I was reading a post on Facebook, made by a teenage girl, about how hard she was "trying". Her words. She basically said that a lot of kids were bad because their parents let them slide. She, unlike most, was held to a higher standard by her parents and was happy to "try hard and please". The post made me proud when I read it and I told her so. Kind of rare to hear a teenager not complaining. But the longer I have thought about this it has made me kind of sad.

I am old enough for my college transcripts to be 'in a box in the basement' somewhere at GCSU, and not online like the others. I don't know how old you have to be for this, but I qualify. Tales from the crypt. But I also remember very clearly being thirteen. That year was about 3 years long if I remember correctly, starting when I was about 11-12. I remember fun things like girlfriends and vacations, but I also remember some of the parts that were not so fun. I could list a few, but it was really just the uncertaintity of most everything. Everybody blames it on chemical changes in your adolescent body, and while I feel sure that is part of it, I think there's more. You are kind of in a time warp. You really don't fit anywhere. Some people will treat you like you're already grown, and some will treat you like you're a baby. A push-me-pull-you. Now you are sure that my transcripts are in the basement.

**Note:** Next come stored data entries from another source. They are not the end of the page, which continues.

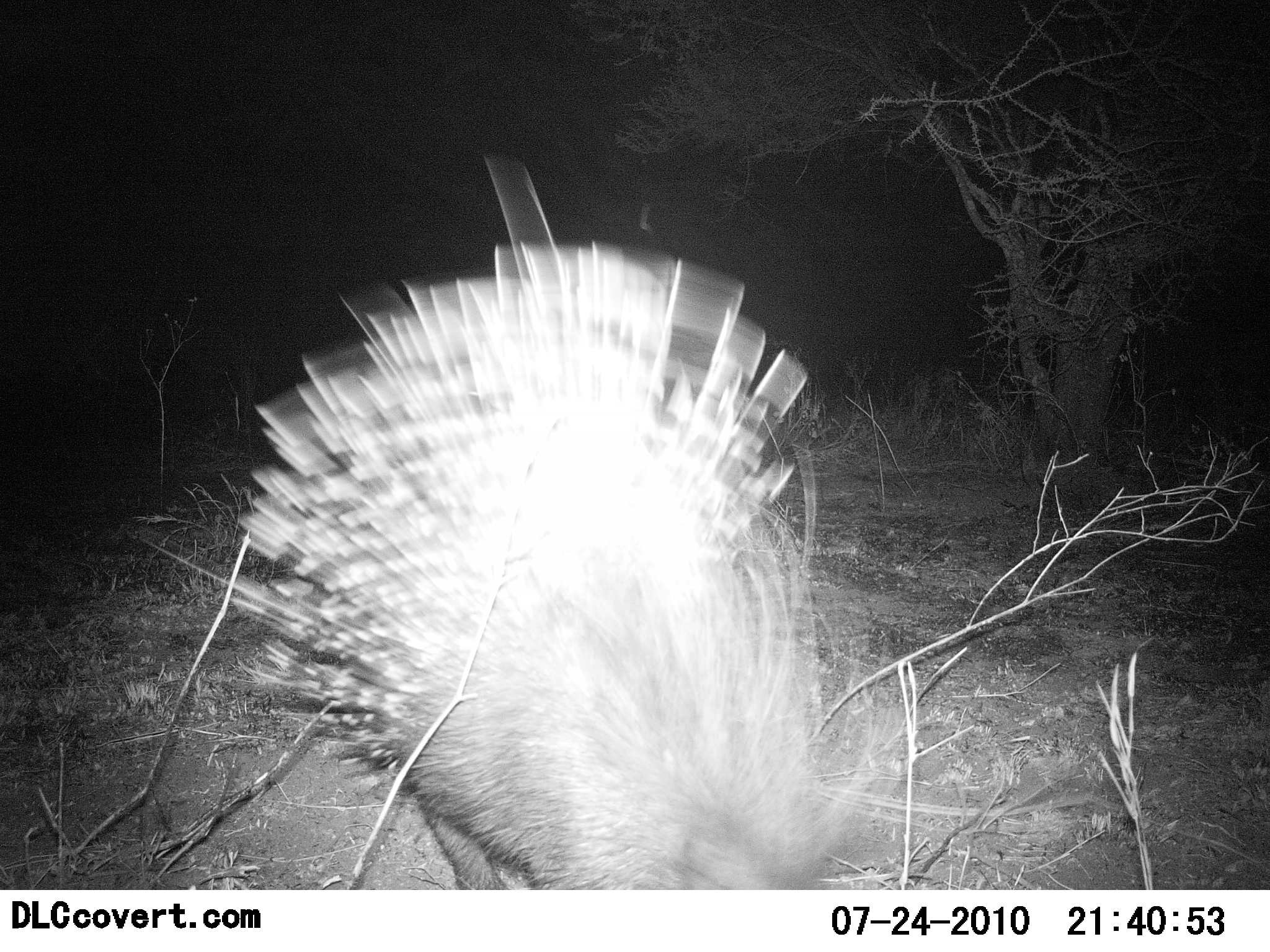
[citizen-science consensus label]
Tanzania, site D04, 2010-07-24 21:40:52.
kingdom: Animalia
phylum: Chordata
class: Mammalia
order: Rodentia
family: Hystricidae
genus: Hystrix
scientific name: Hystrix cristata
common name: crested porcupine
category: porcupine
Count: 1.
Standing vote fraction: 42%.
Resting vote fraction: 0%.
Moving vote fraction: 53%.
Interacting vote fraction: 5%.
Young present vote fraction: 0%.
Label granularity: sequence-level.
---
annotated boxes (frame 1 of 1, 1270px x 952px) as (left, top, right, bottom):
animal: (134, 151, 882, 890)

I hear parents tell their children all the time how lucky they are to have all the modern trappings. The old stories I heard about the barefeet and the snow and the twelve miles (uphill both ways) to school have kind of died out and been replaced by "I didn't get a cellphone until I was in college". But they are both supposed to mean the same thing; you have it easier than I did when I was a kid. Yes, it is easy to get in touch with anybody at anytime, but does that make being a teenager any easier? If you think they are lucky to have networks that program cartoons all day, try to watch a sitcom with them on network television at 8:00. You will be embarrassed if you're lucky, pissed if you're not.

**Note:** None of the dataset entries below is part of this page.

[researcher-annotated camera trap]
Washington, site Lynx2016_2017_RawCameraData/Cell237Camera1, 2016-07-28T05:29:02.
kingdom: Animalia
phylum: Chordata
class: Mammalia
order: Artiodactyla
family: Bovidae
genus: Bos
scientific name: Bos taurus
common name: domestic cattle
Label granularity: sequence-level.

I really think that being a teenager in the "information age" is tougher than being one when I was. Those poor boys on the Youtube video that's going around today. Headlines: Fat boy makes bully pay! If you haven't seen it and small kid punches a much larger kid in the face and taunts him repeatedly. The larger kid finally has enough and slams the bully to the ground. The bully gets what he deserves! But this, thanks to modern technology, is out there for the world to see. The lesson that these two boys just taught each other on a playground in small town USA is being viewed by the world. Trust me that it will have a different effect on both of them than it would have 30 years ago in obscurity. I smell a lawsuit!

I say let's cut them some slack. It is not any easier being a teenager today than it was when the wagon took me to school. Sure, they don't have to dodge buffalos and watch for indian attacks like I did, but being 13 is as hard as it ever was. Harder. You will still be disappointed, mad and clueless, but remember that they are "trying".